End-of-life planning brings about many questions and emotions that loom over the decisions that must be made. Often, conversations around the choice between burial or cremation feel gut-wrenching to bring up, leaving caregivers without concrete guidance for what their loved one would want when the time comes to plan for after death.
While these conversations and decisions are difficult, preparation can help keep families from feeling helpless in the process and even from going into unnecessary debt.
Simple tools are available for how to handle a conversation with a loved one that can alleviate the emotional pressure of decision-making down the road.
The talk
Joshua Slocum, the executive director of Funeral Consumers Alliance, shares strategies for how to broach the conversation and what factors to weigh when making funeral plans. He said that as a society, Americans have a difficult time talking about – and even consciously accepting – death as a part of life.
“A lot of people find the conversation difficult,” he said. “People still don’t want to talk about it, even in hospice.”
Despite the feelings of discomfort, like many unpleasantries in life, the best way to do it is to rip the bandage off. The good news is that it probably won’t be as bad as you’re thinking.
“That conversation is not actually as scary as your anticipation of the conversation,” Slocum said.
He recommends a couple of tips to help ease anxious feelings:
Start early – These conversations aren’t just for older adults. Everyone should consider what they want, share their wishes, and consider how their loss may affect those around them. If possible, it can be easier and less emotional to talk about the subject while everyone is still healthy. Finding what’s the most meaningful may be clearer when death isn’t looming over the conversation. That said, if you didn’t have these conversations already, it’s better to start late than never. Try to approach the topic honestly and not to let guilt influence your decisions.
Talk about your own plans – One thing you can do when bringing up the topic is to try using yourself as an example. “You might say, ‘I sat down and talked with my kids about this because some day they’ll have to make these arrangements for me, and I had a good conversation about what we both want. And I’d like to be able to do the same for you,’” Slocum said.
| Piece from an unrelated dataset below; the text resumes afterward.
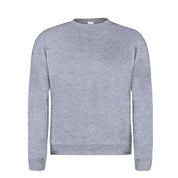 Ricamo Personalizzato - Abbigliamento Ricamato Personalizzato Online per ogni esigenza-Biiply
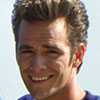 90210 beverly hills - Luke Perry dylan mckay 90210 beverly hills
When coming to a conclusion, it’s not only the loved one’s wishes you have to weigh but also your emotional needs as a family for after they’re gone. Try to find a solution everyone can agree on and, when you do, start planning. For most, this means shopping around.
Burial vs. cremation
Deciding what to do with a body after death is a very personal decision. From cost, religious or cultural traditions, and even environmental considerations, make sure you’re helping your loved one weigh all the factors.
Cost
Price will likely be an important consideration, as the median price of a full funeral was $7,640 in 2019—a number rivaling weddings, car purchases and student loans.
When it comes to comparing the cost between burial and cremation, cremation will always be cheaper. But that doesn’t mean the cost of services are going to be cut and dry. There’s a lot of variety in pricing and options surrounding the two choices.
“Regardless of whether a body eventually gets to a cemetery or eventually goes to a crematory, that has nothing to do with what happens before that point,” said Slocum.
Meaning, the options of whether to hold a full funeral service or just a viewing, whether to embalm or whether to skip services altogether, don’t always necessarily have to do with the final resting destination.
Cremation also comes with misconceptions, and can get confused with having to skip services for loved ones to say goodbye. In fact, services can be chosen with any option, but they may raise the price.
When it comes to getting the best price for a funeral, Slocum suggests doing exactly what you do in every other area of life when it comes to purchases: shop around.
“Most people choose a funeral home simply because they remember using that funeral home the last time someone in their family died,” said Slocum. This can be detrimental to their pocketbook, as costs can vary widely from home to home—by thousands or more in the same city for the same service.
Environmental impacts
For some, the environment may be one factor looming in the decision-making process. Unfortunately, there is no net-zero option currently when it comes to what to do with our bodies after death.
Cremation takes about 60 gallons of propane or equivalent fuel and electricity cost, according to Funeral Consumer Alliance. Burials involve using wood, metals and other materials to create a casket and burying them, most often with chemicals (such as formaldehyde used in embalming), in large swaths of land with manicured lawns. And while certain eco-friendly options like the tree urn have gained popularity recently, the jury is out on whether those well-meaning plant-based solutions are actually good for the environment or plants they associate with.
When it comes to making the best environmental choice, it’s going to depend heavily on what’s important to you. However, there are some ways to curtail impacts. Embalming is widely considered to be both a pollutant and a potential carcinogen, so if a traditional preservation method isn’t important to you or your family, this can be one way to mitigate impacts (and save a lot of money!)
Finding resources
The earlier you start planning, the less pressure it may be to find the service, funeral home and end-of-life destinations that fit your family’s needs best. Some volunteer-led chapters of Funeral Consumer Alliance offer price comparison charts for local funeral homes and their services.
When making these difficult decisions together, remember the conversation is based in care and making the grief process easier for our loved ones.